## begin

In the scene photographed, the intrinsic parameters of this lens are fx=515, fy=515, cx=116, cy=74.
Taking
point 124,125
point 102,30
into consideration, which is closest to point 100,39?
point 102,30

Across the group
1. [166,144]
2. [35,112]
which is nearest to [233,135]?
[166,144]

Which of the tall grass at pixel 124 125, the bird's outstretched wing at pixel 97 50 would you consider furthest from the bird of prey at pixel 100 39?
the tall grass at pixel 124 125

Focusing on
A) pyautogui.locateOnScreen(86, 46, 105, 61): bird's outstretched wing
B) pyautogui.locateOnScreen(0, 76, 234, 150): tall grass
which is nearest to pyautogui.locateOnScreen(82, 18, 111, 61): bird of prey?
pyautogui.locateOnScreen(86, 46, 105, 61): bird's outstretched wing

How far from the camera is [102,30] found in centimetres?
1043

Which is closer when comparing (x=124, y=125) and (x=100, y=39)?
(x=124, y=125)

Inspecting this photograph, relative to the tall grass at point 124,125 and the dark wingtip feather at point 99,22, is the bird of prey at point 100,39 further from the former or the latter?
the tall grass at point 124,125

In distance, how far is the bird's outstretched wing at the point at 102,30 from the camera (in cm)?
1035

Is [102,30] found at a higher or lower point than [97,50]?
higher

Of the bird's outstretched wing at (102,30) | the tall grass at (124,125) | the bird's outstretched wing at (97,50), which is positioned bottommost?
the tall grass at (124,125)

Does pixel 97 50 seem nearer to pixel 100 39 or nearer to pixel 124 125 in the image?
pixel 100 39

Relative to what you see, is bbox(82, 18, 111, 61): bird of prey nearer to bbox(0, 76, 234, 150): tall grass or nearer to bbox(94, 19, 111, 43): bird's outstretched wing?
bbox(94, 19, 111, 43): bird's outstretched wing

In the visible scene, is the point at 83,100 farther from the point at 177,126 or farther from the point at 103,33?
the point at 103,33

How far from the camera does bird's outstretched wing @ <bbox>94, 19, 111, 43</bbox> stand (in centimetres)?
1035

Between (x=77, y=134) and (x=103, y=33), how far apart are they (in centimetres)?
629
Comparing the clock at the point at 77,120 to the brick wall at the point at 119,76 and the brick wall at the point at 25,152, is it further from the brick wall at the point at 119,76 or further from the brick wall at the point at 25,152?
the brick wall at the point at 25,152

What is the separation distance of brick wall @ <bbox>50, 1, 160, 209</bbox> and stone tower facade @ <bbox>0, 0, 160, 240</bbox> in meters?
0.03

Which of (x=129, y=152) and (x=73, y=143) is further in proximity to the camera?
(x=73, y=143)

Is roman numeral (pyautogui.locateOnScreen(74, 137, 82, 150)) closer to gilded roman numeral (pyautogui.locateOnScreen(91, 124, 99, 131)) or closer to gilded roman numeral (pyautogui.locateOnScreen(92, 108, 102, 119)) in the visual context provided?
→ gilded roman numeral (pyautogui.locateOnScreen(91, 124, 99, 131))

## end

DIRECTIONS FOR THIS TASK:
Repeat every one of the records above word for word, keeping each line in its original order.

RESULT:
In the scene photographed, the intrinsic parameters of this lens are fx=515, fy=515, cx=116, cy=74.
Taking
point 124,125
point 102,30
into consideration, which is closest to point 100,39?
point 102,30

Across the group
1. [166,144]
2. [35,112]
which is nearest to [233,135]?
[166,144]

Which of the tall grass at pixel 124 125, the bird's outstretched wing at pixel 97 50 would you consider furthest from the bird of prey at pixel 100 39?
the tall grass at pixel 124 125

Focusing on
A) pyautogui.locateOnScreen(86, 46, 105, 61): bird's outstretched wing
B) pyautogui.locateOnScreen(0, 76, 234, 150): tall grass
which is nearest to pyautogui.locateOnScreen(82, 18, 111, 61): bird of prey?
pyautogui.locateOnScreen(86, 46, 105, 61): bird's outstretched wing

How far from the camera is [102,30] found in centimetres?
1043

Which is closer when comparing (x=124, y=125) and (x=100, y=39)?
(x=124, y=125)

Inspecting this photograph, relative to the tall grass at point 124,125 and the dark wingtip feather at point 99,22, is the bird of prey at point 100,39 further from the former or the latter?
the tall grass at point 124,125

In distance, how far is the bird's outstretched wing at the point at 102,30 from the camera (in cm)?
1035

Is [102,30] found at a higher or lower point than [97,50]?
higher

Of the bird's outstretched wing at (102,30) | the tall grass at (124,125) | the bird's outstretched wing at (97,50), which is positioned bottommost?
the tall grass at (124,125)

Does pixel 97 50 seem nearer to pixel 100 39 or nearer to pixel 124 125 in the image?
pixel 100 39

Relative to what you see, is bbox(82, 18, 111, 61): bird of prey nearer to bbox(0, 76, 234, 150): tall grass or nearer to bbox(94, 19, 111, 43): bird's outstretched wing?
bbox(94, 19, 111, 43): bird's outstretched wing

In the visible scene, is the point at 83,100 farther from the point at 177,126 or farther from the point at 103,33?
the point at 103,33

How far from the camera does bird's outstretched wing @ <bbox>94, 19, 111, 43</bbox> stand (in centimetres)?
1035

Between (x=77, y=134) and (x=103, y=33), how far apart are they (in centimetres)?
629
Comparing the clock at the point at 77,120 to the brick wall at the point at 119,76 and the brick wall at the point at 25,152, is it further from the brick wall at the point at 119,76 or further from the brick wall at the point at 25,152?
the brick wall at the point at 25,152

What is the separation distance of brick wall @ <bbox>50, 1, 160, 209</bbox> and stone tower facade @ <bbox>0, 0, 160, 240</bbox> in meters?
0.03

Which of (x=129, y=152) and (x=73, y=143) is further in proximity to the camera?
(x=73, y=143)

Is roman numeral (pyautogui.locateOnScreen(74, 137, 82, 150)) closer to gilded roman numeral (pyautogui.locateOnScreen(91, 124, 99, 131)) or closer to gilded roman numeral (pyautogui.locateOnScreen(92, 108, 102, 119)) in the visual context provided?
→ gilded roman numeral (pyautogui.locateOnScreen(91, 124, 99, 131))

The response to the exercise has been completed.